## Required action
Write a continuation of the article on monitoring database estates from a single pane of glass, picking up right after its final sentence.

## Reading text
---
Why monitoring server estates from a single pane of glass is key

single pane of glass monitoring

The last few years have seen a big change in the size, make-up, and nature of database estates. Data is growing both in volume and complexity, it is now normal to have workloads as well as data in multiple public clouds, and organizations are increasingly using different kinds of databases for different use cases.

This trend towards hybrid environments highlights the need for database professionals to monitor their server estates so that they can see everything from local servers and virtual machines to cloud instances and services, whatever the database type or platform. Having one single view of a hybrid environment is key to keeping processes running efficiently, simplifying management, and proactively resolving issues faster and easier.

The challenge they face is the requirement to capture and monitor metrics that are unique to particular cloud service providers and RDBMS platforms, and continue to monitor on-premises metrics. All while keeping a consistent experience across platforms and allowing DBAs and developers to drill down into details when necessary.

Data professionals also need to know how to identify and diagnose issues that are specific to each cloud provider. This is further complicated because some basic aspects of monitoring are obsolete with cloud services, and many other aspects remain but are different.

The cloud service chosen will in part determine the subsequent responsibilities of database professionals. If, for example, a PaaS offering like Microsoft Azure DB or a Managed Instance such as Amazon RDS is selected, there will be no need to manage backups. However, there will still be a requirement for real-time monitoring and ensuring ongoing performance, and information about which metrics to monitor or tune will be different for each cloud service provider.

This might prompt a temptation to monitor on-premises estates and cloud environments separately, but the approach may not be practical, given the limited resources most organizations are now coping with. There is little time to spend learning how to use multiple tools or go into different tools to collect and analyze information and metrics from several disparate sources regularly.

The advantages of single pane of glass monitoring

Instead, it is better to have an instant overview of every database and instance, wherever they are hosted, in one place, at one time, presented in the same way. Hence the growing expectation for monitoring tools to come with out-of-the-box monitoring capabilities for the metrics of leading cloud providers as well as on-premises databases, presented at a glance from a single pane of glass.

They should also offer all of the data needed to analyze and report on the health of an entire database estate in one central location in the same way. This will lead to faster, more accurate diagnoses and, ultimately, better decision-making right across the business. Using a single tool to accomplish this task helps make the job of every data professional far easier by enabling them to be proactive rather than reactive.
---
## Records provided
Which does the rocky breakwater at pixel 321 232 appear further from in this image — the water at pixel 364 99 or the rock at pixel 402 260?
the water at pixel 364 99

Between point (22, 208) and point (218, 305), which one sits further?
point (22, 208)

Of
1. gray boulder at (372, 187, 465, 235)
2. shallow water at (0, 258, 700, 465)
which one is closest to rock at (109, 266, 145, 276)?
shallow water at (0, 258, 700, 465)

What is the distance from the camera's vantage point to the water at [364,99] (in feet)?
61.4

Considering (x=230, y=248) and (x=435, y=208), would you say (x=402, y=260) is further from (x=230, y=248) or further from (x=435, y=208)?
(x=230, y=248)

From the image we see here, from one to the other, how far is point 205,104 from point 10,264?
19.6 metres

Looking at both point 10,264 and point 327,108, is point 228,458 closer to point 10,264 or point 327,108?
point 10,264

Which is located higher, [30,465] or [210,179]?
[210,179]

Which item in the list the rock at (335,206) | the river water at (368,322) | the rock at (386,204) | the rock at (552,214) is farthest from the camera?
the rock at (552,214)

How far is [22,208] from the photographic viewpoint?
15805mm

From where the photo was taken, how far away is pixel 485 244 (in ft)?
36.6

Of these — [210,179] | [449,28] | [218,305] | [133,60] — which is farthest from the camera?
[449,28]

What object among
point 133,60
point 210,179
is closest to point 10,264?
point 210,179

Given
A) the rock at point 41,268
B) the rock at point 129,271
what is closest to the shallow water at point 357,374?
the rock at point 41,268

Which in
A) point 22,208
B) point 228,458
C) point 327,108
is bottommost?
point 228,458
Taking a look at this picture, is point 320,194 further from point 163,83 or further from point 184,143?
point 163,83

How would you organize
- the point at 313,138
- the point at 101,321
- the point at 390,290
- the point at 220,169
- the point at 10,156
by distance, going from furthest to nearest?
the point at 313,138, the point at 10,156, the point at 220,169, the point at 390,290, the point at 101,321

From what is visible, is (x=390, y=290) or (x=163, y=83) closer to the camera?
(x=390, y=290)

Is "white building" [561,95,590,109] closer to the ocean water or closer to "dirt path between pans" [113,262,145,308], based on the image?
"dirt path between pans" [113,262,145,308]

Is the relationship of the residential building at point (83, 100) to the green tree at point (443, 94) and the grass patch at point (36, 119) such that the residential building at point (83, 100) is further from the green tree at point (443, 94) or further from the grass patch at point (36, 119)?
---
## Exercise response
The advantages of Redgate Monitor

This is where a tool like Redgate Monitor can help. Redgate Monitor allows organizations to manage their entire SQL Server and PostgreSQL estate from a single pane of glass. Offering a global overview from a central web-based interface, it lets users see all of their SQL Server and PostgreSQL instances, availability groups, clusters, and virtual machines in one place, regardless of location or restrictions.

Whether databases are hosted on-premises, in the cloud or both, it provides the answers to the health of an estate and alerts any potential issues before they affect users. With instant problem diagnosis and intelligent, customizable alerts, it enables data professionals to:

  • Monitor databases on-premises and in the cloud in one place, at one time
  • Know about issues first, uncover the root causes, and fix them, fast
  • Increase efficiency and free up resources for more strategic work
  • Reduce downtime and improve performance
  • Encourage collaboration by sharing insights across the business


This is just an overview of the increasing need to monitor database estates that are becoming larger and more disparate, across different database types and platforms, yet do so efficiently. Many organizations are discovering that their in-house resources are now being stretched by the requirement to monitor a range of databases both on-premises and in the many flavors of the cloud.

The key is to do so with a tool like Redgate Monitor that presents the full picture, on one screen, accessible anywhere. The centralized view makes it easy to understand the overall health, performance, and status of an entire database estate. The consistent, customizable metrics and alerts also ensure the same best practices are applied, enabling potential issues to be identified and addressed, wherever they are. And, as database estates grow or change, servers can be added, grouped, and managed, regardless of platform, network, or location.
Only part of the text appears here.